Here are some interesting results as they highlight the run time between three flavours of substructure search algorithms. I have chosen, a) UIT (Universal Isomorphism Tester) as implemented in the CDK (Chemistry Development Kit); b) VF2 as implemented in the SMSD (I have further optimised it); and c) VF2 as ported from ChemKit. The former two implementations (i.e. a and b) are optimised for substructure search whereas the later implementation (i.e. c) is optimised for the graph automorphism search (further extension would be good/ideal).
While benchmarking the substructure search, I realised that the CDK AtomContainer takes ample amount of time for methods such as getConnectedAtomsList(atom) or getConnectedAtomsCount(atom). Hence, I ended up refactoring the AtomContainer to store the adjacency map of atoms and bonds. This will speed up the above mentioned methods and the benchmark results will bring out the actual differences in the run time. Please find the updated AtomContainer here (there is scope for further optimisation).
Now let’s focus on the results from the benchmark 🙂
- Benchmark results from the substructure search. X-axis: 31 test cases subjected to 15030 targets (results are sorted in ascending order of the query atom count). Y- axis: total percentage of time spent in calculating the substructures.
The comparative study/benchmark results between the three algorithms revealed some very interesting characteristics.
1) ChemKit version of the VF2 is very fast as it just looks for graph automorphisms (light green bars on the graph).
2) CDK UIT seems to perform better on graphs with atom count <= 19.
3) VF2 implementation in the SMSD performs better on graphs with atom count > 19 and yes this implementation is better off in the worst case (i.e. if no hits were reported, e.g.: first bar with 11 atoms).
Further permutation based tests will reveal more intricacies, artefacts and the innate nature of these algorithms and implementation.
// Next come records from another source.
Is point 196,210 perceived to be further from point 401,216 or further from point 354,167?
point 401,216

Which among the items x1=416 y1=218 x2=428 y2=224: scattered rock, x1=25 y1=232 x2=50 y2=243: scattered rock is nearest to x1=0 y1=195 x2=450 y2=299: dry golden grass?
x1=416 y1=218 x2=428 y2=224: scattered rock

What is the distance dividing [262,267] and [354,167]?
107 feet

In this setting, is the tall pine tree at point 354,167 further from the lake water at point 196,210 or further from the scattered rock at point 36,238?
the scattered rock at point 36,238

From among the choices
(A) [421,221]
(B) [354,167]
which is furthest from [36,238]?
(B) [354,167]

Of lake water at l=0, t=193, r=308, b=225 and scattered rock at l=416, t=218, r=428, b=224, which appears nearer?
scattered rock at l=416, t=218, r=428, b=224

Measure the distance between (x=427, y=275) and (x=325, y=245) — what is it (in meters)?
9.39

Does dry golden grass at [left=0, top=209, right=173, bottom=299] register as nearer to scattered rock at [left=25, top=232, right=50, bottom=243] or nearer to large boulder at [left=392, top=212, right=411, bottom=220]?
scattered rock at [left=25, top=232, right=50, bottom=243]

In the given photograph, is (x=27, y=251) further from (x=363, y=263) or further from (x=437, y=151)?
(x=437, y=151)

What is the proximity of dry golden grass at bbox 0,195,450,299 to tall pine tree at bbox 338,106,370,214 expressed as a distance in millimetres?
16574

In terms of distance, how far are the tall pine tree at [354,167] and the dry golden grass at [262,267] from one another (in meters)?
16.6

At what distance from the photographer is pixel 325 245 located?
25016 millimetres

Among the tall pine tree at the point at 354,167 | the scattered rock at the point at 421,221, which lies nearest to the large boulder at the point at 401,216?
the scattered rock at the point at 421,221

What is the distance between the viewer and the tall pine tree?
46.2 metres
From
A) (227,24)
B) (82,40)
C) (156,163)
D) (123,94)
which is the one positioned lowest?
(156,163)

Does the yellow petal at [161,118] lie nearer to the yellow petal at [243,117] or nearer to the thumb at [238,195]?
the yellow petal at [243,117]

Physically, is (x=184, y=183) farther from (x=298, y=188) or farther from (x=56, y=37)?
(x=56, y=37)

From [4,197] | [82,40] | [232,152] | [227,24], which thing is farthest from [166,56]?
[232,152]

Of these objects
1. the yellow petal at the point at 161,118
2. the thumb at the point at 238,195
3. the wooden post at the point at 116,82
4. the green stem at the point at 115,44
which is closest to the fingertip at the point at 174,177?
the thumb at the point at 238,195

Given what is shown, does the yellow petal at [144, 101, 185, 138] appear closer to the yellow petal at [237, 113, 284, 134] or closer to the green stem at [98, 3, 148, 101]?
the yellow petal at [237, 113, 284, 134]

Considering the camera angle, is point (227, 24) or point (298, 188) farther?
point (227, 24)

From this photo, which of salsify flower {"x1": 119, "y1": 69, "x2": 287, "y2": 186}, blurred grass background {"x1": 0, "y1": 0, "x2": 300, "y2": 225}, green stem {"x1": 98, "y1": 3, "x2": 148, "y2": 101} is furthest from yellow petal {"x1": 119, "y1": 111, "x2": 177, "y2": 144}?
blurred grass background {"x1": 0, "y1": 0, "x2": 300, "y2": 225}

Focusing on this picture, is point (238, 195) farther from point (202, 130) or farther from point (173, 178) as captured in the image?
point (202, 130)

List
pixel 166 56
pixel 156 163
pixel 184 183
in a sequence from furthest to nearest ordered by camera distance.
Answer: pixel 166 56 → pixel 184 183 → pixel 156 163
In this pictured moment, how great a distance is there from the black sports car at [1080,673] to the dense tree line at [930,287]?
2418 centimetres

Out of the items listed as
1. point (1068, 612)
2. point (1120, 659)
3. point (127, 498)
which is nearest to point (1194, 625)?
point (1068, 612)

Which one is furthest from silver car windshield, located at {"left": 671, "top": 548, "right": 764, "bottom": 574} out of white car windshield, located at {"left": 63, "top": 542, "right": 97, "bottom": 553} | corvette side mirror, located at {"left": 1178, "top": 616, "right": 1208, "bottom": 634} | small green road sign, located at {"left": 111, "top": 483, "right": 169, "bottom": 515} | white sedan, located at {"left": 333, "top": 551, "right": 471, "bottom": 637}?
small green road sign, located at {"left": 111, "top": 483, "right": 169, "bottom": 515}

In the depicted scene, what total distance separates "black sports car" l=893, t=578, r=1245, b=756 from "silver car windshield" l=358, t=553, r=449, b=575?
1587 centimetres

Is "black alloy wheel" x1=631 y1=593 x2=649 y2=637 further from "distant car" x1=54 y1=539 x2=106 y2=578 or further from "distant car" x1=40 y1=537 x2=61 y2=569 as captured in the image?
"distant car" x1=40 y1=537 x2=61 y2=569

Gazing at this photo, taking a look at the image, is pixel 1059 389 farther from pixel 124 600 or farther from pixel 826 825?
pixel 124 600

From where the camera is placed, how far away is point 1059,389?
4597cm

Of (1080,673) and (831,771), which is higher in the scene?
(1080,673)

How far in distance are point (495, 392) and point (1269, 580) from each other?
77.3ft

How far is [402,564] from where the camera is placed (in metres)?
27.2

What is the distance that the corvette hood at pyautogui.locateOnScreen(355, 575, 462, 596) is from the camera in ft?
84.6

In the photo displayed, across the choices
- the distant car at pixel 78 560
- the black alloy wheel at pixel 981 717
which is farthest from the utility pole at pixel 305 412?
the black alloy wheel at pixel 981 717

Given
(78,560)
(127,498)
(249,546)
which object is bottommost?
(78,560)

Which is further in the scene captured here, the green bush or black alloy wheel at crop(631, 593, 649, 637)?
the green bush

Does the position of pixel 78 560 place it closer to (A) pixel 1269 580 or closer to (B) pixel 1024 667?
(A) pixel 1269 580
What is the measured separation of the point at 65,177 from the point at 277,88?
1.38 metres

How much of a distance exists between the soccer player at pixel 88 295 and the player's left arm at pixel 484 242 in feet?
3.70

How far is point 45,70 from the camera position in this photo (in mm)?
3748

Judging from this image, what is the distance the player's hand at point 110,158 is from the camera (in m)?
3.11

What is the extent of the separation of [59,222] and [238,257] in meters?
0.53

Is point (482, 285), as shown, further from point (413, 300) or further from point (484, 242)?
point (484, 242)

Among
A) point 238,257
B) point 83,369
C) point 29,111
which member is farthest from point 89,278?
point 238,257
If you are interested in these implementations and test cases please feel free to refer to the benchmark code on the github.
Update (16 March 2011): VF2 implementation from the Chemkit now calculates substructure isomorphism. Thanks to Kyle Lutz for his feedback. The new runtime of the VF2 chemkit implementation looks as good as the one in the SMSD except that the rejection of a solution (in case of mismatch) is faster in the SMSD version of the VF2 whereas matching is faster in the former. Rest of the facts regarding size and runtime mentioned in the graph above still hold good. Below is the updated graph.
Update (17 March 2011): Further optimisation of the ChemKit ported VF2 implementation makes is fastest (reporting the matches and rejection of solution; refer to the benchmark code on the github).
- Performance benchmark of substructure searches VF2 vs CDK’s UIT
X-axis: 31 test cases subjected to 15030 targets (results are sorted in ascending order of the query atom count). Y- axis: total percentage of time spent in calculating the substructures.